Our society is bristling with social stigmas, we’re told, even in the progressive West, even in London. Life is so horribly stigmatised that celebrities are increasingly keen to raise awareness not of diseases or disabilities, but of the stigma that’s said to surround them. So: less campaigning for cancer research, more for breaking the stigma around talking about cancer. Less feeding the world, more brave standing up to the stigma attached to food poverty.
Once you’re alert for stigma, it’s astonishing how much mention of it there is. There are the obvious and much discussed stigmas surrounding mental illness and sexuality, but also (I’ve read) there’s a stigma around having red hair, blonde hair or black hair; being curvy or ‘naturally thin’ (the horror!); eating meat or eating ‘clean’ (‘Your love of raw vegan cheesecakes could be costing you friends’, reported the Independent).

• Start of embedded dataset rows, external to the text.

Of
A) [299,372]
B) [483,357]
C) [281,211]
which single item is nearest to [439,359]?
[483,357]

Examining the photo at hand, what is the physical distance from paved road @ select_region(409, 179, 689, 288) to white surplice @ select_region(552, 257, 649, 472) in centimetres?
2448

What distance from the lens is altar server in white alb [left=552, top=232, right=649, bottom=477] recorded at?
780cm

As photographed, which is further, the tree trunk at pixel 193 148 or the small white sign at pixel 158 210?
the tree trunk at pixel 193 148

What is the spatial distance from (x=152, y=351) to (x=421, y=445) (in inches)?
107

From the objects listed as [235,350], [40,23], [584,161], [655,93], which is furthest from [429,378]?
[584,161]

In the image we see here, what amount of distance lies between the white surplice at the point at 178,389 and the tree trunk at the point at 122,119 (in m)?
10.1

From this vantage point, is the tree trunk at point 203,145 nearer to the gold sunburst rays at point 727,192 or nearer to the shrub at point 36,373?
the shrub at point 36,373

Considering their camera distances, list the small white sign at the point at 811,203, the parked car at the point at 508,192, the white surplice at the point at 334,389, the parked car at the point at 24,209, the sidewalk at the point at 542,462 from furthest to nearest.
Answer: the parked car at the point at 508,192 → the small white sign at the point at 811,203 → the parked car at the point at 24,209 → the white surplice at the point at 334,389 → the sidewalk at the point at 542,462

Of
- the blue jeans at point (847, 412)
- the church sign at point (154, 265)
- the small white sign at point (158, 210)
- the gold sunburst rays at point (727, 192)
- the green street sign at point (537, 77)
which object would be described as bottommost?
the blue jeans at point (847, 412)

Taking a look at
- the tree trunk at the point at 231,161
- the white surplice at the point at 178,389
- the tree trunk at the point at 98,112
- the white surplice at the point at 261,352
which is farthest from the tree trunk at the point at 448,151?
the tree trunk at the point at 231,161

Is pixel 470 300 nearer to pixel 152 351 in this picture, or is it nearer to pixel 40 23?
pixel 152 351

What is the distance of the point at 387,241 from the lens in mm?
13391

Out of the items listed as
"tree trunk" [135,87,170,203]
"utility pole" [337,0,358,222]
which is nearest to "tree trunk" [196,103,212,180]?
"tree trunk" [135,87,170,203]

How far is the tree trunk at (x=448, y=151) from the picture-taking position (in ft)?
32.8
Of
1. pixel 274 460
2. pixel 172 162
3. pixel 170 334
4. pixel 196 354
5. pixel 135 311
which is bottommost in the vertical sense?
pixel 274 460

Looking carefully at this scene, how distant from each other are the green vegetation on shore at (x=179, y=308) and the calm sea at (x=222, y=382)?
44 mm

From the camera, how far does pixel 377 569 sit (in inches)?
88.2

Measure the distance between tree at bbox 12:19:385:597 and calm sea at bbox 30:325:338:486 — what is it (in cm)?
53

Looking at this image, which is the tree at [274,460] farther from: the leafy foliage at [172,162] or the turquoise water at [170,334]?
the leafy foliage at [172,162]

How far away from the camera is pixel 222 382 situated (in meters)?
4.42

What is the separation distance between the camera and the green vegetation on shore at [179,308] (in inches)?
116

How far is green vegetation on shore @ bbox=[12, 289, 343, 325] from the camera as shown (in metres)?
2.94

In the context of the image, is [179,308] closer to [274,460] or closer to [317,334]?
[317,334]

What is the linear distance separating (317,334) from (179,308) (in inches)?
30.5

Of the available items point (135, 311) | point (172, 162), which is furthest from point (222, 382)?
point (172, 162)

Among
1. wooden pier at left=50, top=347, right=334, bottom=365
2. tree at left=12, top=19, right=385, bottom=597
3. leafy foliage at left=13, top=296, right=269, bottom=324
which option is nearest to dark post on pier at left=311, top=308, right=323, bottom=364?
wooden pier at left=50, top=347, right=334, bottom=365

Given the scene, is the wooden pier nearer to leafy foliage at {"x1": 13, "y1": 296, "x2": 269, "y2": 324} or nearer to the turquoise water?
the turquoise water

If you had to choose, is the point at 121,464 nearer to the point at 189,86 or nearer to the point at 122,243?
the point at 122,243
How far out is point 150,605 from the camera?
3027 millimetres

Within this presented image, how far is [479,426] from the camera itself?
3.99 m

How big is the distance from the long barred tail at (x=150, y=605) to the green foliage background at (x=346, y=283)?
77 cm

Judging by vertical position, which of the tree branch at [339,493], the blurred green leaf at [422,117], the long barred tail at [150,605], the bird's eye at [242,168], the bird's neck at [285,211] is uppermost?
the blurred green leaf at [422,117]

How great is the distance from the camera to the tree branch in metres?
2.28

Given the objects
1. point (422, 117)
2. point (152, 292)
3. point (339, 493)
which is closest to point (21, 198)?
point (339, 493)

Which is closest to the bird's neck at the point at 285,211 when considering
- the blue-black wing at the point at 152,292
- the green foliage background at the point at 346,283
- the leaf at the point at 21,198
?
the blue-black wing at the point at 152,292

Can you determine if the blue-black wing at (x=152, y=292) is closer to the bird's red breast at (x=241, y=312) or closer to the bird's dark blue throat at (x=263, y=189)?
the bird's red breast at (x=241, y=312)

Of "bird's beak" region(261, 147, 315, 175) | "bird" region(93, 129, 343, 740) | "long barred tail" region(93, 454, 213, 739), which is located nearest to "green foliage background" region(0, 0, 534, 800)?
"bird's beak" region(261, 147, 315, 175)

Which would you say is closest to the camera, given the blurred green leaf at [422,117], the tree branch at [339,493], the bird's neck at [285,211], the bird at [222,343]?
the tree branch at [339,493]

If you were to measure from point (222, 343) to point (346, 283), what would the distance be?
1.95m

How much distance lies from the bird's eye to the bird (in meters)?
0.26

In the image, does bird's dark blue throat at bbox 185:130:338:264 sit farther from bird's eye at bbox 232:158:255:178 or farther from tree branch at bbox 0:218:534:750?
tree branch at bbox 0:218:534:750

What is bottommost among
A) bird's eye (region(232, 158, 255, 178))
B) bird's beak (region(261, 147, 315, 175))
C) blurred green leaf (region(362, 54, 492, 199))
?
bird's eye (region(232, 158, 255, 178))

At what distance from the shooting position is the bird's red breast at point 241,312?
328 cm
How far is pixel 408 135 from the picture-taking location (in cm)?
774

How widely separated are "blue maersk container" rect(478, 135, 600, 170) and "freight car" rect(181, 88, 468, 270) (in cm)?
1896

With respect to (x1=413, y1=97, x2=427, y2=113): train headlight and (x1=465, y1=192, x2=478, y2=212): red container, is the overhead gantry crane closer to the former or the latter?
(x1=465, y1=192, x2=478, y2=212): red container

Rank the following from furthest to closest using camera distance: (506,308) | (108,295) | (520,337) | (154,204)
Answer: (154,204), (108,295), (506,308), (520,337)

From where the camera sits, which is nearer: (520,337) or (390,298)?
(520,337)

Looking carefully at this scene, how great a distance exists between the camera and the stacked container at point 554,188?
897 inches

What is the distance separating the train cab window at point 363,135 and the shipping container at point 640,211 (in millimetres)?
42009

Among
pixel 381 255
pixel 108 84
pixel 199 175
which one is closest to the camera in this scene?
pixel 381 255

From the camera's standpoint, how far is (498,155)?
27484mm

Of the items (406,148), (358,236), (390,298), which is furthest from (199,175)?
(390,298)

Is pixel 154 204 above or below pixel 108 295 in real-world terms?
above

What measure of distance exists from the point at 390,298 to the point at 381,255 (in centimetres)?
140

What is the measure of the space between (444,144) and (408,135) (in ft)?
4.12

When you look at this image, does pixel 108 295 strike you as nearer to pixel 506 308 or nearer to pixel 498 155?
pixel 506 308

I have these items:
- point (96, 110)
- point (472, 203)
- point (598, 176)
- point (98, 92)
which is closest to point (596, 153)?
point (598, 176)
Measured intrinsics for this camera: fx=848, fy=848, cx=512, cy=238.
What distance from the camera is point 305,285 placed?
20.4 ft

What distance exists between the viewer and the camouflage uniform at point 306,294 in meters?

Spotting stigmas is a rewarding game. My favourite so far is a po-faced report about the stigma attached to eating crisps. In this country we truffle up around six billion packets of crisps a year, which is more than every other European country put together. Has there ever been such a blissfully ineffective stigma? Stigmas are cited so often and with such confidence that I’ve begun to think of them as actual creatures, like the gremlins once said to cling to the wings of fighter planes — and almost as imaginary.

I first caught wind of the stigma industry earlier this summer, when several magazines reported the launch of a fashion range devoted to challenging ‘the stigma surrounding talking about ovaries’. The clothes themselves were stern, with a strong sense of moral duty. ‘Ovaries. Talk about them’ said the T-shirts in large print. Well, I tried, but what’s there to say? ‘Did you have a nice weekend? And what about your ovaries?’
The idea of the T-shirts was to raise awareness of ovarian cancer, but as the chief symptom of ovarian cancer is bloating, it was unclear to me in what way talking about ovaries would help.